## Goals
a. In the account of arriving in Bangkok, what dish does Scott tell the narrator to try?
b. Repeat the part of the account of arriving in Bangkok starting with "Our first lunch" and going on through "eat fluffy catfish.".

## Text block
----

We stepped off the train into the middle of Bangkok. Immediately, the tips of my hair began to take shape, curling right and left, the word ‘frizzy’ had reached its full potential. Scott causally ignored this oppressive heat and humidity. It absolutely throttled me. Suddenly I was being pushed and nudged back into reality. There were people everywhere; jumping on and off the train, catching the BTS a few steps away, scanning their tickets, and ordering freshly squeezed orange juice on the side of the road “to go”. In Bangkok, “to go” does not mean a recyclable paper cup, instead it means a plastic bag looking somewhat dusty, tightly knotted at the top, with a large straw sticking out.
And this was my first impression of the city that Scott had fallen unquestionably in love with. I stood helplessly outside of the train trying to balance a back pack, two rollers, my new metro ticket, and of course my passport (once again covered in sweat). For a few seconds I had lost my personal tour guide amongst the crowd of bystanders circling me on the platform. I found him a few steps ahead of me fearlessly fighting through the crowd and relentlessly haggling a taxi driver to lower their fare. I watched him negotiating as if he was a local, as if he had lived here his whole life. I hardly recognized this new confidence and suddenly I was inferior to Bangkok.
I knew exactly what it meant to be a foreigner and Scott no longer did. He had moved on and left me behind to try and catch up. Bangkok had stolen his heart. He had every inch of her memorized, from every street food vendor to every BTS stop. He was mesmerized by her energy, her willingness to never sleep, and her vibrant colors that leapt off a backdrop of silver high-rise buildings and cement streets. I followed behind him, exhausted, beaten down by the heat, trying to keep up with his newfound energy, as he dragged me around the city to his favorite sit down lunch stop.
Our first lunch together in Asia felt like a first date all over again. I was nervous and giddy and often times calculating my next question. And nothing about Bangkok or Scott felt real until he made me eat fluffy catfish.
I scoured the menu for several minutes. The last meal I ate was confined to four little paper walls and handed out on the plane as our “complimentary” meal. At this point, I was starved and making a decision was not an option. I looked up desperately. My eyes were begging for help. I hardly understood half of the words that sat in front of me.
“Try the fluffy catfish. It’s a sort of salad. I know you’ll love it”.
And there he was with that reassured confidence once again, as if he had lived here his whole life. I sat there defensively. Fluffy catfish? First of all, I have never willfully ordered a salad at a restaurant in my life. All of those shriveled up green leaves bore me. Second, I haven’t shared a meal with you in weeks, how could you possibly know what I like. And the word “fluffy” and “catfish” combined certainly did not convince me.

----

## Listing
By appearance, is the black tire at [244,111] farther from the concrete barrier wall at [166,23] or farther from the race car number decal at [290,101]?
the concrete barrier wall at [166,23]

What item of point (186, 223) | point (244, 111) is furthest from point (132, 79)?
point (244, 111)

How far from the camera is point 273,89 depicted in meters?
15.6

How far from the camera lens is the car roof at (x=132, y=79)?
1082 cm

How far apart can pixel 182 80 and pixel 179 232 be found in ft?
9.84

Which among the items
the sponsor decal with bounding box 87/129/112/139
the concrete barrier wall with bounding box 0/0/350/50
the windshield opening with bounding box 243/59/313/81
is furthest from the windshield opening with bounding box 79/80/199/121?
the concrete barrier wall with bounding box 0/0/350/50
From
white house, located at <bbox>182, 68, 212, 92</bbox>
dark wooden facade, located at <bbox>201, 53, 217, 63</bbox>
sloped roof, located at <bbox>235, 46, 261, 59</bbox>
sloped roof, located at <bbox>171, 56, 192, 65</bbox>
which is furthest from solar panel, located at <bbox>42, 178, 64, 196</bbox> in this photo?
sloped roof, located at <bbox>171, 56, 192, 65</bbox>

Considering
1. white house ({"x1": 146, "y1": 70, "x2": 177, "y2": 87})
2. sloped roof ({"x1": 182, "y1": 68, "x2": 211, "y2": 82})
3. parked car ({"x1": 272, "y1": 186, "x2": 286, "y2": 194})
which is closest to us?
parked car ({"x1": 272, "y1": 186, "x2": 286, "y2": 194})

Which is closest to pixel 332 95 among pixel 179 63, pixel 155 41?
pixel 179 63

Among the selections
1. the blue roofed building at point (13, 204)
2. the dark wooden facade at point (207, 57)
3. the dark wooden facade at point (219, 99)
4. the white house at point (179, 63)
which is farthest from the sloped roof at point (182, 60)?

----

## Problem solutions
a. Fluffy catfish

b.
Our first lunch together in Asia felt like a first date all over again. I was nervous and giddy and often times calculating my next question. And nothing about Bangkok or Scott felt real until he made me eat fluffy catfish.